Collect every line of the records below that contains the word "image". Case counts.

# START OF MATERIAL FOR THIS TASK

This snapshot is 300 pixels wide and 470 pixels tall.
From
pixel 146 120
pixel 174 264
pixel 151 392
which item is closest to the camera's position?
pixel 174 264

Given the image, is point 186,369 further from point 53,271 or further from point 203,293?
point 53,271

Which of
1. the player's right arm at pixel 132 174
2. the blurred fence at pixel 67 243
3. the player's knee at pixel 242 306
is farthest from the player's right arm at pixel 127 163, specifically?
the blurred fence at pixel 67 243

# END OF MATERIAL FOR THIS TASK
# START OF MATERIAL FOR THIS TASK

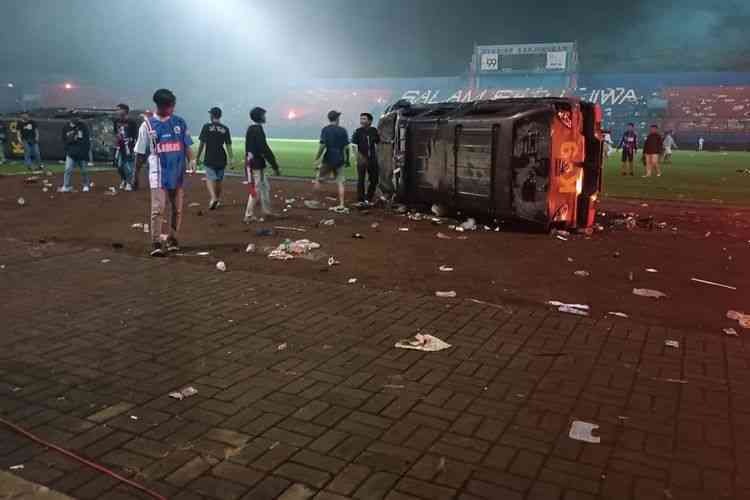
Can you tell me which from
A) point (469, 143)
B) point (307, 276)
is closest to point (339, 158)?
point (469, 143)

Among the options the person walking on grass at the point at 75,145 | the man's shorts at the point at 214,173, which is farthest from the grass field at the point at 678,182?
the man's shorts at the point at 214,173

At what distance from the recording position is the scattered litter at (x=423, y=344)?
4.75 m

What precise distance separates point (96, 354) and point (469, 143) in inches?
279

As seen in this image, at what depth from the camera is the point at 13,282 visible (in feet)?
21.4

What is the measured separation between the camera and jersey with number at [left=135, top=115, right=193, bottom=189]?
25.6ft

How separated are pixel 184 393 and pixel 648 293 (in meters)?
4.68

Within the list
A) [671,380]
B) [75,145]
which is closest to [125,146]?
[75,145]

# END OF MATERIAL FOR THIS TASK

**REPLY TO THE EXERCISE:**
Given the image, is point 186,369 further from point 53,271 or further from point 203,293?
As seen in this image, at what depth from the camera is the point at 13,282 visible (in feet)?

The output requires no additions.